Opinion
Surga Digital Nomad, Bukti Lemahnya Imigrasi dan Pajak Indonesia

Gianti Pradipta, Tax Consultant MUC Consulting | Friday, 30 April 2021

Surga Digital Nomad, Bukti Lemahnya Imigrasi dan Pajak Indonesia

Beberapa waktu yang lalu, media sosial dihebohkan dengan cerita wanita berkebangsaan Amerika Serikat (AS)—yang hampir setahun menjadi pengembara digital (digital nomad) di Bali, Indonesia. Videonya viral karena ia mengajak jejaring sosialnya—yang mayoritas warga negara asing—untuk mengikuti jejaknya bekerja jarak jauh dari kawasan surga wisata Bali dengan memanfaatkan kelemahan dan kelengahan pengawasan imigrasi dan perpajakan Indonesia.

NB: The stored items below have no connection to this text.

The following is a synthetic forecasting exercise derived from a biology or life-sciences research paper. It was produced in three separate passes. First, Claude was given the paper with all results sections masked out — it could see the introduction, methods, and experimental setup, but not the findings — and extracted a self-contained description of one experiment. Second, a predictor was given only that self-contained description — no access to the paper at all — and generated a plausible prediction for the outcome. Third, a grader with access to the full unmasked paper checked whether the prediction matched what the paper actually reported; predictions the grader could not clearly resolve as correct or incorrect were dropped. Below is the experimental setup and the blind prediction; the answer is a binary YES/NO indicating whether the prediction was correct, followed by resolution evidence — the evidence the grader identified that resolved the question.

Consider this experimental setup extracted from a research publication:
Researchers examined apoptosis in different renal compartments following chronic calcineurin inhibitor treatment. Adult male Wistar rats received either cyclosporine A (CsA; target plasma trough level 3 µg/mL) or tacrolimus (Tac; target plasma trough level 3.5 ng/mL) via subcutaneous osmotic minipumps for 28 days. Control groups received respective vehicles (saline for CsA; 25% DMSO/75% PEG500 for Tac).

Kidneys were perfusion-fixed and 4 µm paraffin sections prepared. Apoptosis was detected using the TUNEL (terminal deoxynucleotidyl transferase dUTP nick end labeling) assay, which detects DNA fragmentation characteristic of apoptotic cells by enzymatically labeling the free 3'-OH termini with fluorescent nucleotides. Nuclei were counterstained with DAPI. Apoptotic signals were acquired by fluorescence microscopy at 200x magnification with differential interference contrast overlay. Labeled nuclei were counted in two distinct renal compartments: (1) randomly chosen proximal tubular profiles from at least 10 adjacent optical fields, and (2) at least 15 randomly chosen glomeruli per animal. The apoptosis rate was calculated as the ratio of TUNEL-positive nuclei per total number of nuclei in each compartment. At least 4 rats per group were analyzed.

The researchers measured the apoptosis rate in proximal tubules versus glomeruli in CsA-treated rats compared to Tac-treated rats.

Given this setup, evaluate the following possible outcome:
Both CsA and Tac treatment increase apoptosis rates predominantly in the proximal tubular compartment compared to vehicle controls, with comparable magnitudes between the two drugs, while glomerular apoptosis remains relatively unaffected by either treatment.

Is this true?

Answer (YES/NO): NO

Sontak, pengakuan turis AS ini mendapat kecaman dari netizen Indonesia. Karena selain menyalahgunakan visa turis untuk bekerja, ia dipastikan tidak membayar pajak penghasilan (PPh) seperti ekspatriat pada umumnya, dan yang paling parah mendorong migrasi wisatawan mancanegara ke Bali di tengah upaya Indonesia berjuang mengatasi pandemi Covid-19.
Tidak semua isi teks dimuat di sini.